> _Extract to read_:
■ ■ ■ ■ ■

JLG INDUSTRIES, INC.
(Registrant)
/s/ Charles H. Diller, Jr.
Charles H. Diller, Jr.
Executive Vice President and
Chief Financial Officer
EXHIBIT 15
The Board of Directors
JLG Industries, Inc.
We are aware of the incorporation by reference in the registration statements
(Form S-8 No. 33-60366, Form S-8 No. 2-87955 and Form S-8 No. 33-75746) of
JLG Industries, Inc. of our report dated February 12, 1996, relating to the
unaudited condensed consolidated interim financial statements of JLG
Industries, Inc. which are included in its Form 10-Q for the quarter ended
January 31, 1996.
Pursuant to Rule 436(c) of the Securities Act of 1933 our report is not a
part of the registration statement prepared or certified by accountants
within the meaning of Section 7 or 11 of the Securities Act of 1933.
Baltimore, Maryland Ernst & Young LLP
February 12, 1996
EXHIBIT 99
Cautionary Statements Pursuant to the Securities
Litigation Reform Act of 1995
The Company wishes to inform its investors of the following important
factors that in some cases have affected, and in the future could affect,
the Company's results of operations and could cause such future results of
operations to differ materially from those expressed in any forward looking
statements made by or on behalf of the Company. Disclosure of these
factors is intended to permit the Company to take advantage of the safe
harbor provisions of the Private Securities Litigation Reform Act of 1995.

■ ■ ■ ■ ■

> _Excerpted data_:

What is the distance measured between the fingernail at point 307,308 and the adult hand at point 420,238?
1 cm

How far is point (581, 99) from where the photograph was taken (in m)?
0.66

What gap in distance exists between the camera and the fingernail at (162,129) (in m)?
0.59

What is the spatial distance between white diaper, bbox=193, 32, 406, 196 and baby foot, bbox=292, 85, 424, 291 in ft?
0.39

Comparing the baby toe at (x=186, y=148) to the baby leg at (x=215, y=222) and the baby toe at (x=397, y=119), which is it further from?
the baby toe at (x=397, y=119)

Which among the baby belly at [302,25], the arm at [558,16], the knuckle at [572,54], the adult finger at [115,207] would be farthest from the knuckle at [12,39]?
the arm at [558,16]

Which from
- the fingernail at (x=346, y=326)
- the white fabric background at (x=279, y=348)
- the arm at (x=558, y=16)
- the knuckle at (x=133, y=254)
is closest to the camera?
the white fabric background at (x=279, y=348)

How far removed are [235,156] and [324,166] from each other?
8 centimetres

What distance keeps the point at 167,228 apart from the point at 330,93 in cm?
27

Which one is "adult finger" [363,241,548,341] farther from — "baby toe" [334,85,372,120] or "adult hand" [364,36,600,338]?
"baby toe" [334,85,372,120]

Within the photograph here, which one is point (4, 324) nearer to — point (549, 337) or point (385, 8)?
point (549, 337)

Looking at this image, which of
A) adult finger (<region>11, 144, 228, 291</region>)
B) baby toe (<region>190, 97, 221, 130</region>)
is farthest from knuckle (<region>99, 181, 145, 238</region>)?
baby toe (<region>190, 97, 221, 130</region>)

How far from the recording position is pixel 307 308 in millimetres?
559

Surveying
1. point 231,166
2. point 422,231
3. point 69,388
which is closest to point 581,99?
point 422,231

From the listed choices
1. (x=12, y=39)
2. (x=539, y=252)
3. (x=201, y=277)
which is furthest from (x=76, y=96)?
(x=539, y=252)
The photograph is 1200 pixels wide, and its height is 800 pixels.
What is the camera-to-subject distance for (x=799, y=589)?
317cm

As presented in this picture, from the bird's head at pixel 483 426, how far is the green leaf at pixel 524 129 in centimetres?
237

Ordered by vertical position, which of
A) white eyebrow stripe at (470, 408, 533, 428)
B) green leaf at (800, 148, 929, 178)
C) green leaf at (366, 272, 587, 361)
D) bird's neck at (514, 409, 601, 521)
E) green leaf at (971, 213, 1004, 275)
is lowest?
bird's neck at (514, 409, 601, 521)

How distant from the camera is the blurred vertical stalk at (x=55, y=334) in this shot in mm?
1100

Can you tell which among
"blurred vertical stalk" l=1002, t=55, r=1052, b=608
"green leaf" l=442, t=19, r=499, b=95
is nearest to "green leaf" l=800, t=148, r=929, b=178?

■ ■ ■ ■ ■

> _Exercises to complete_:
1 > Please reproduce the filing excerpt word for word, everything from "Executive Vice President" down to "January 31, 1996.".
2 > Answer these questions from the filing excerpt:
(a) On what date is the report from Ernst & Young LLP dated?
(b) For the quarter ended on which date was the Form 10-Q filed?
(c) The safe harbor provisions of which act does the Company wish to take advantage of?
3 > Decide whether each statement agrees with the filing excerpt. Answer yes or no and quote the words that decide it.
(a) Charles H. Diller, Jr. serves as Chief Financial Officer.
(b) The report relates to audited financial statements.
(c) The report forms part of the registration statement prepared or certified by accountants.

> _Solved tasks_:
1 >
Executive Vice President and
Chief Financial Officer
EXHIBIT 15
The Board of Directors
JLG Industries, Inc.
We are aware of the incorporation by reference in the registration statements
(Form S-8 No. 33-60366, Form S-8 No. 2-87955 and Form S-8 No. 33-75746) of
JLG Industries, Inc. of our report dated February 12, 1996, relating to the
unaudited condensed consolidated interim financial statements of JLG
Industries, Inc. which are included in its Form 10-Q for the quarter ended
January 31, 1996.

2 >
(a) February 12, 1996
(b) January 31, 1996
(c) The Private Securities Litigation Reform Act of 1995

3 >
(a) Yes: "Executive Vice President and Chief Financial Officer"
(b) No: "unaudited condensed consolidated interim financial statements"
(c) No: "our report is not a part of the registration statement prepared or certified by accountants"